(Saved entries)
- - - - -
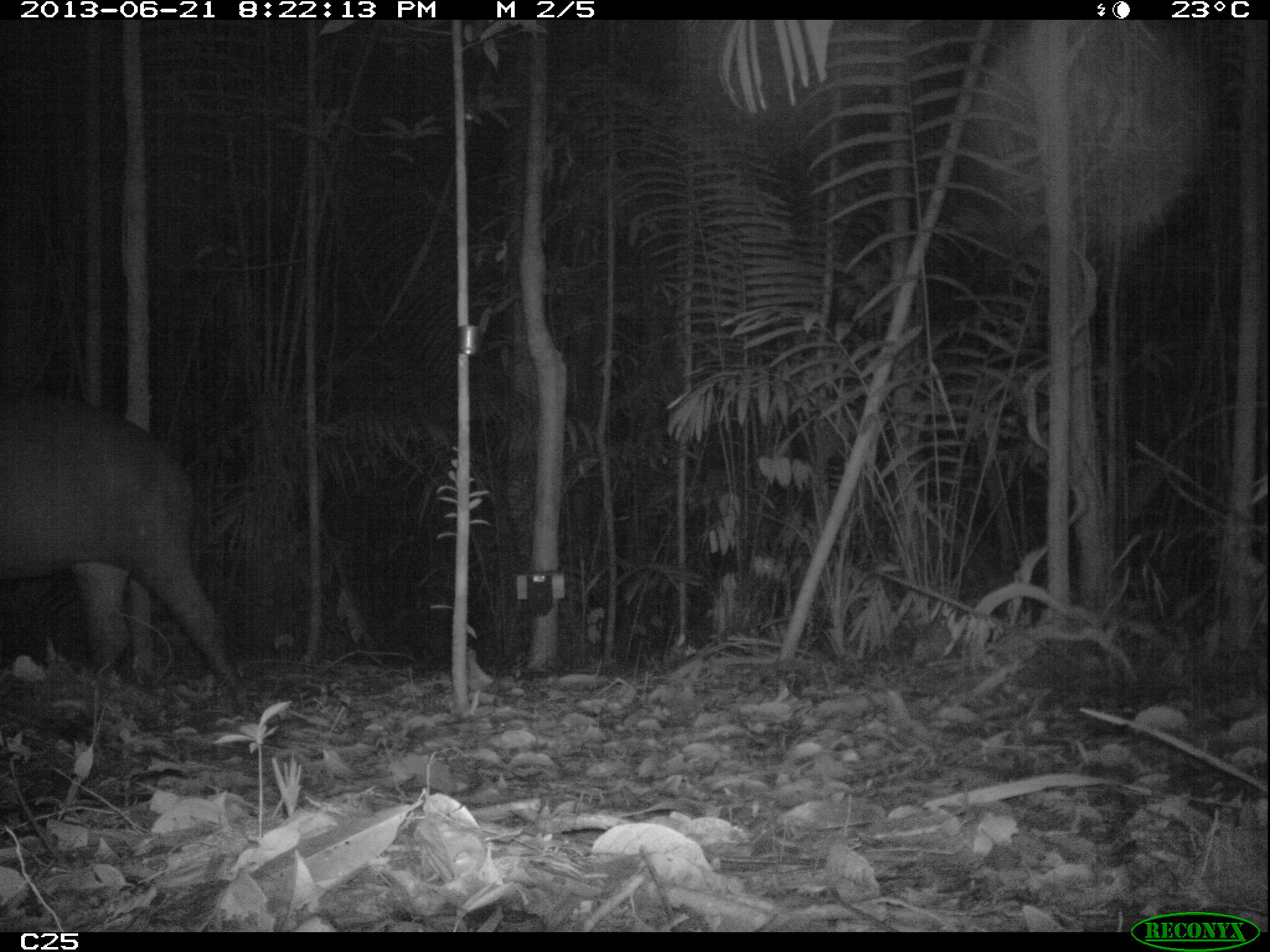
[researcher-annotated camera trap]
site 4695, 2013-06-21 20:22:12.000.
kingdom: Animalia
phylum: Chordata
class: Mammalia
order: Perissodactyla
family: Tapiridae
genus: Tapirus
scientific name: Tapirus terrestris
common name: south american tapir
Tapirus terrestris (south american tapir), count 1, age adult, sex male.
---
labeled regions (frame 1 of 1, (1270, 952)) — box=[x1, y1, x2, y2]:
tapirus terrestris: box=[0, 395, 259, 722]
- - - - -
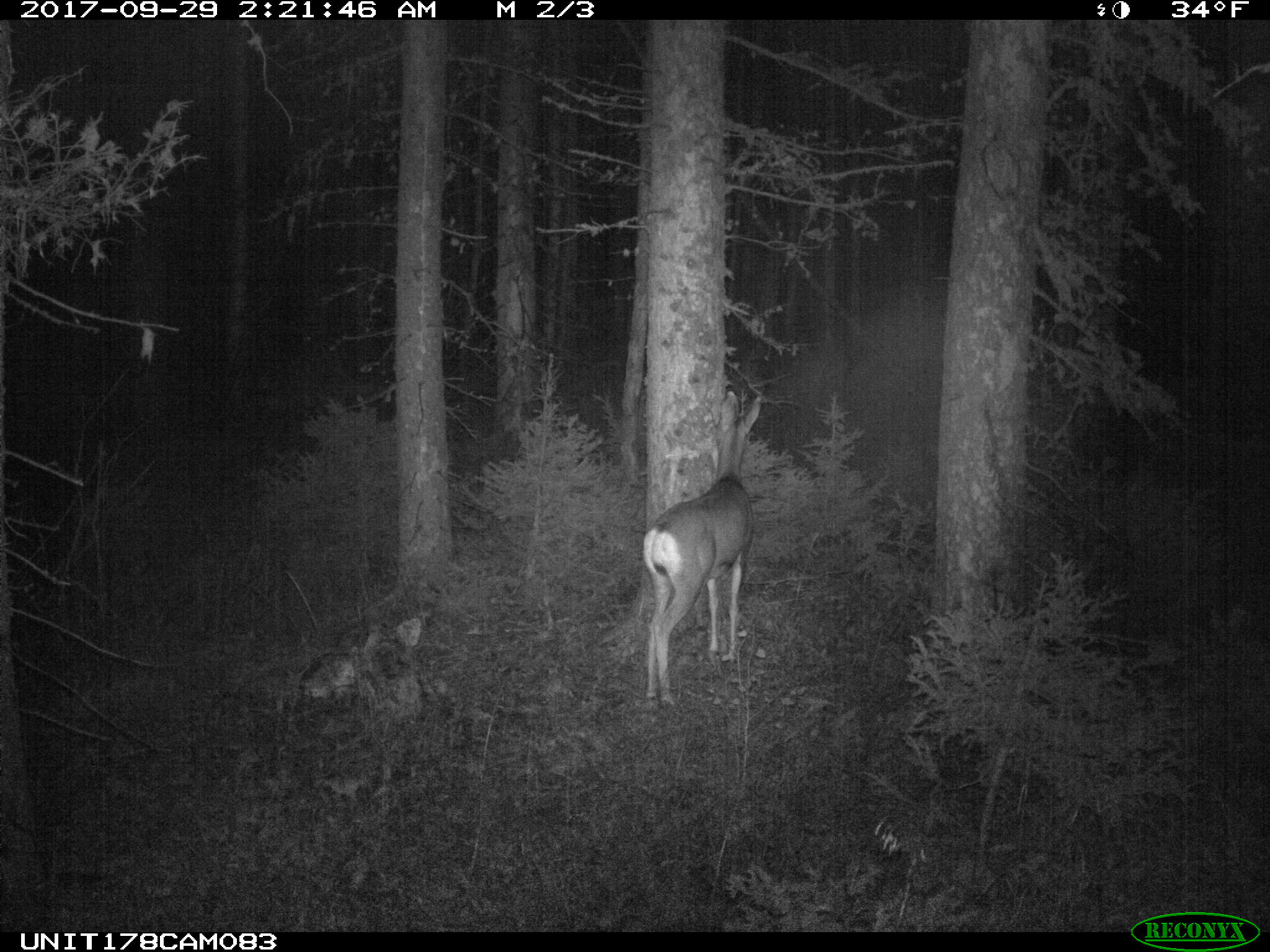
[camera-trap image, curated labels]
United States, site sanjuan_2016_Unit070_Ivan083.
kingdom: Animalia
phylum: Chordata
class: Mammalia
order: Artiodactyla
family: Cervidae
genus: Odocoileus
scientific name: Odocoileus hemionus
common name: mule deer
- - - - -
### Work to be completed:
Reproduce only the lines above, starting at the line with "[camera-trap image, curated labels]" and ending at the line with "common name: mule deer", exactly as written.

### Exercise solution:
[camera-trap image, curated labels]
United States, site sanjuan_2016_Unit070_Ivan083.
kingdom: Animalia
phylum: Chordata
class: Mammalia
order: Artiodactyla
family: Cervidae
genus: Odocoileus
scientific name: Odocoileus hemionus
common name: mule deer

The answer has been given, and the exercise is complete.